(Task item):
Output all of the lines below exactly, and leave out each image.

(Extracted entries):
━━━━━━━━━━
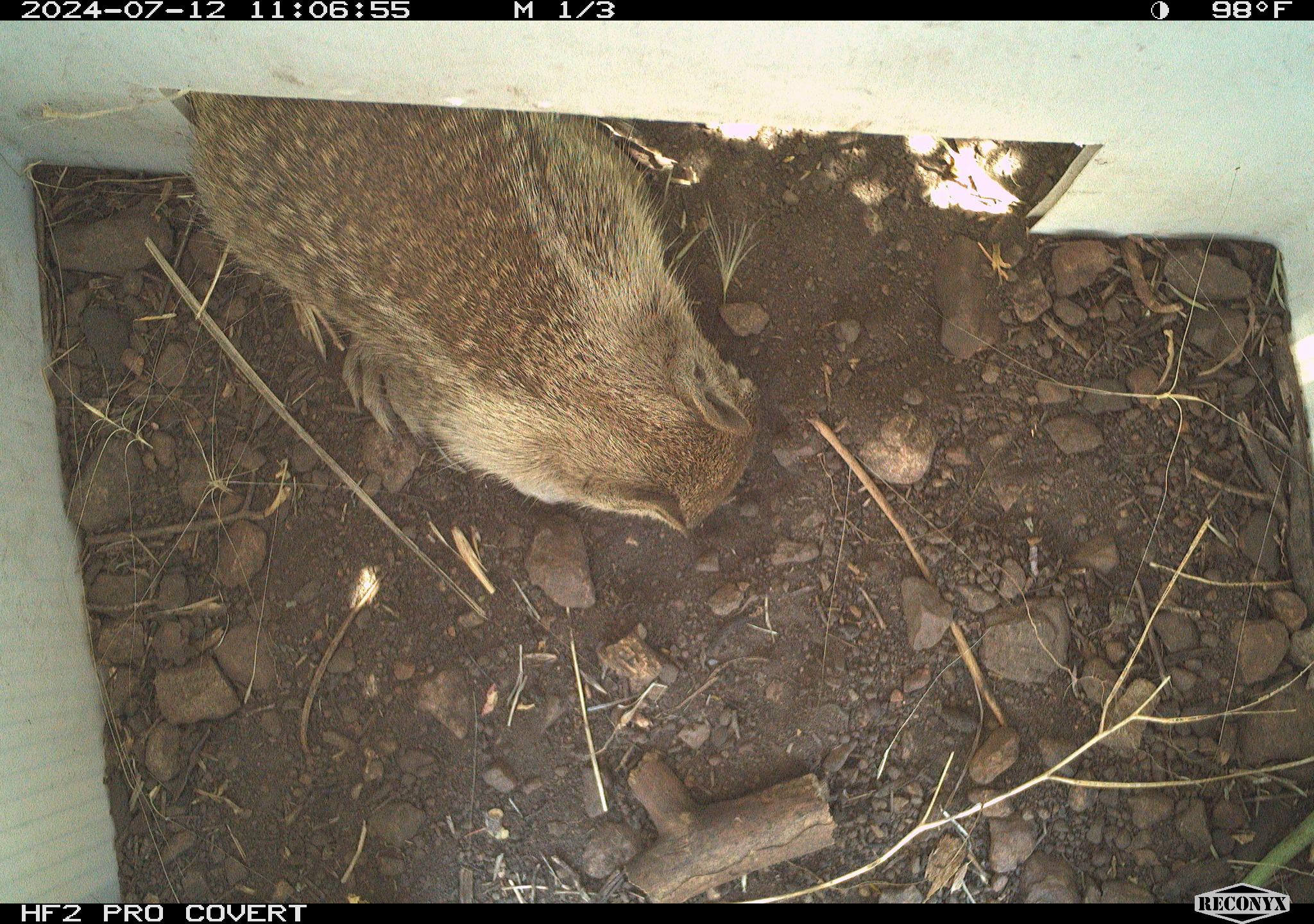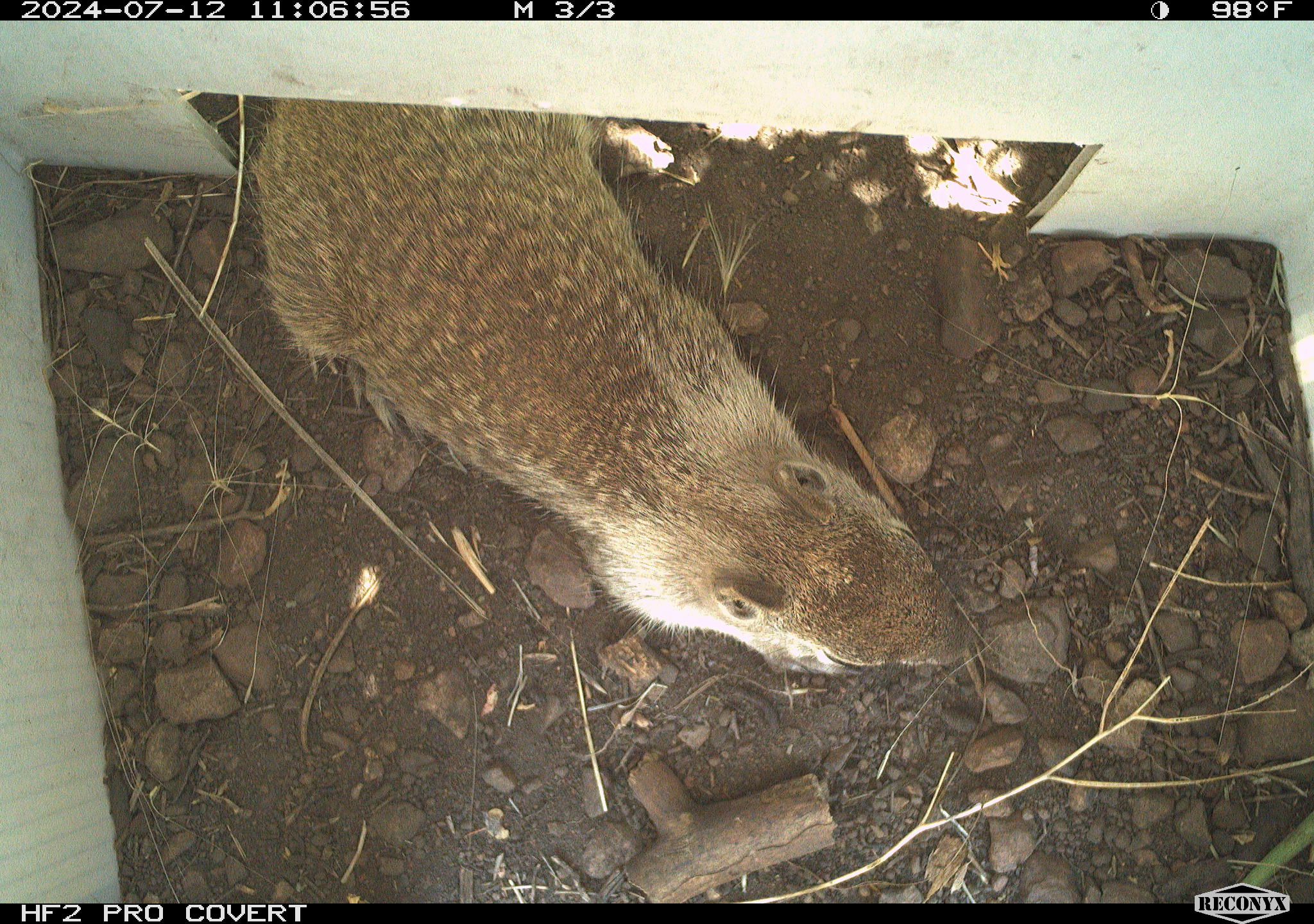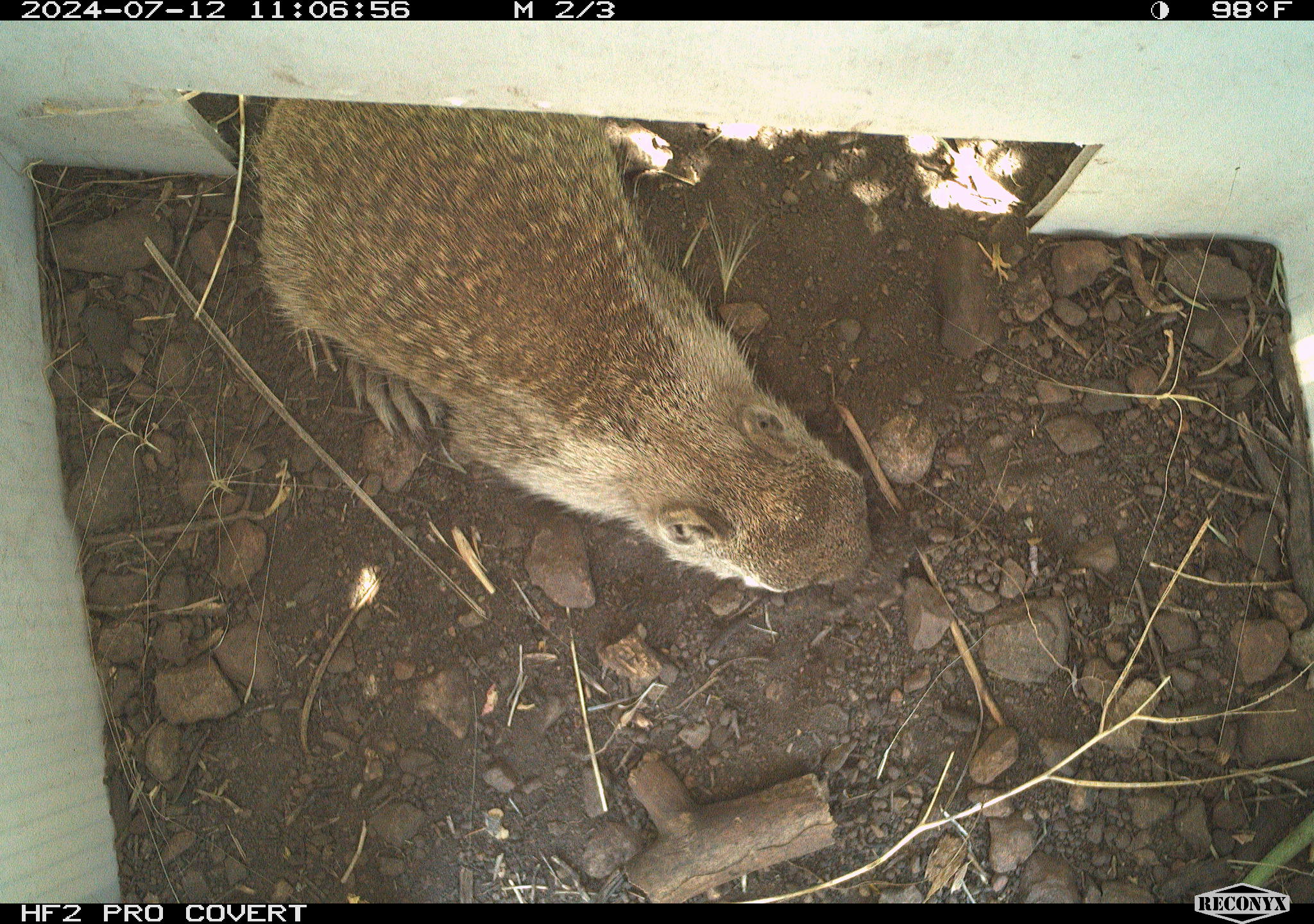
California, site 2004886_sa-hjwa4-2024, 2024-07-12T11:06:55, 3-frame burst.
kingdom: Animalia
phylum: Chordata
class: Mammalia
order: Rodentia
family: Sciuridae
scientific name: Sciuridae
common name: squirrels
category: sciuridae family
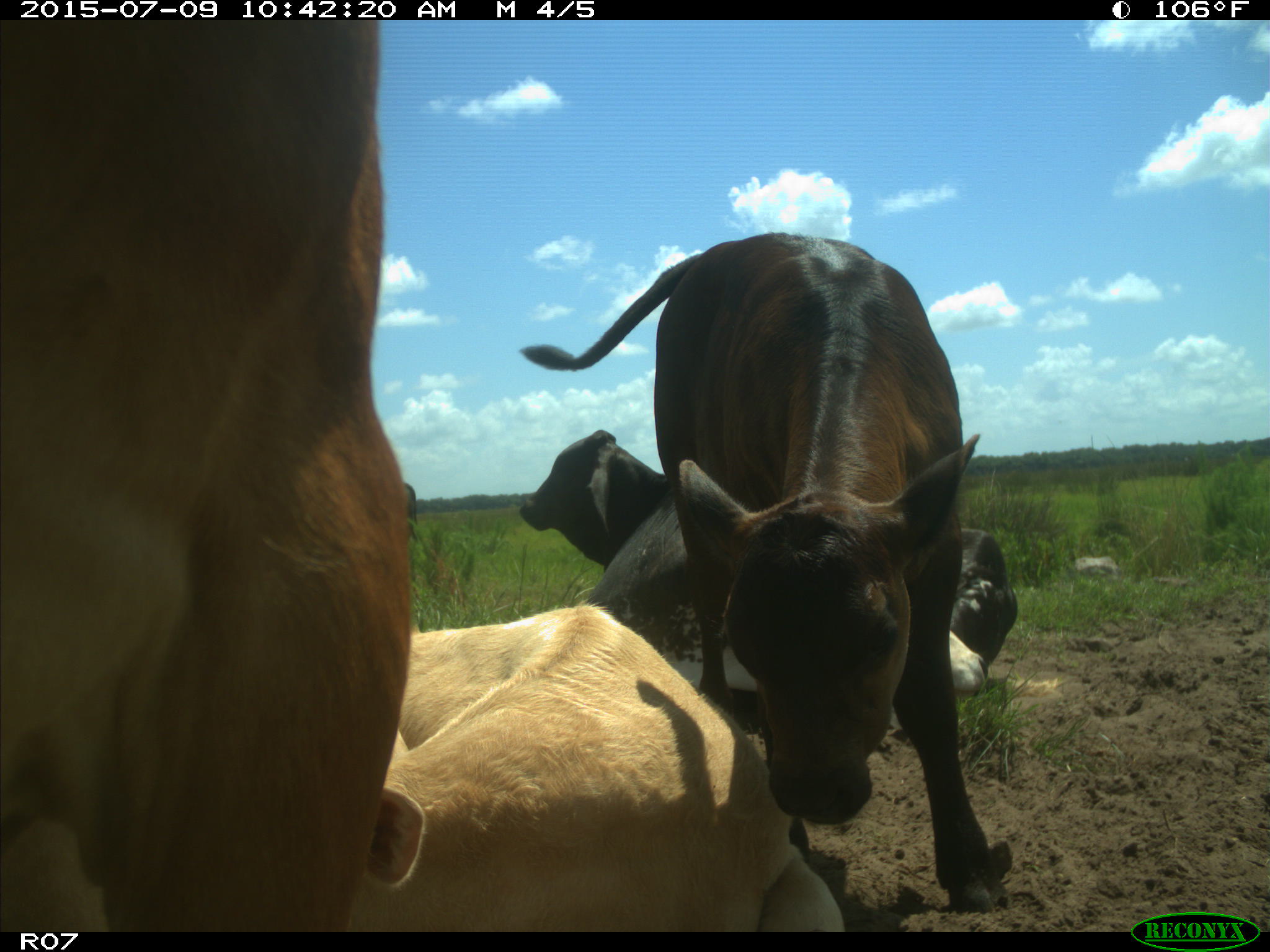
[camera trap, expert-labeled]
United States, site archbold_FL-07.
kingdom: Animalia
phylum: Chordata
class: Mammalia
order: Artiodactyla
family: Bovidae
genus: Bos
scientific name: Bos taurus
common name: domestic cow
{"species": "Bos taurus (domestic cow)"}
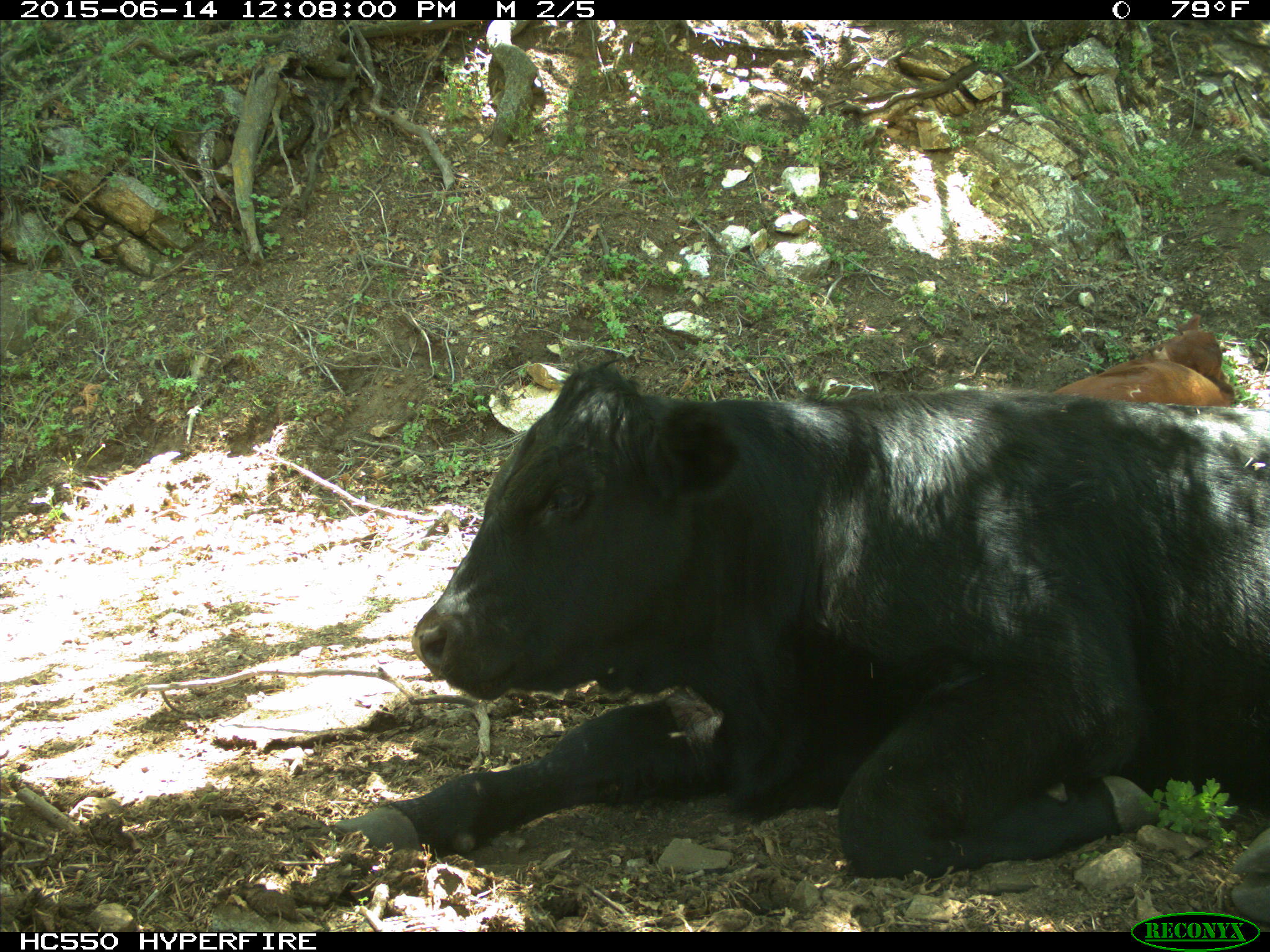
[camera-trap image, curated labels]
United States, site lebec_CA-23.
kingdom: Animalia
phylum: Chordata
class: Mammalia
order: Artiodactyla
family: Bovidae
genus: Bos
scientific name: Bos taurus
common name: domestic cow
Bos taurus (domestic cow).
━━━━━━━━━━
(Answer below):
California, site 2004886_sa-hjwa4-2024, 2024-07-12T11:06:55, 3-frame burst.
kingdom: Animalia
phylum: Chordata
class: Mammalia
order: Rodentia
family: Sciuridae
scientific name: Sciuridae
common name: squirrels
category: sciuridae family
[camera trap, expert-labeled]
United States, site archbold_FL-07.
kingdom: Animalia
phylum: Chordata
class: Mammalia
order: Artiodactyla
family: Bovidae
genus: Bos
scientific name: Bos taurus
common name: domestic cow
{"species": "Bos taurus (domestic cow)"}
[camera-trap image, curated labels]
United States, site lebec_CA-23.
kingdom: Animalia
phylum: Chordata
class: Mammalia
order: Artiodactyla
family: Bovidae
genus: Bos
scientific name: Bos taurus
common name: domestic cow
Bos taurus (domestic cow).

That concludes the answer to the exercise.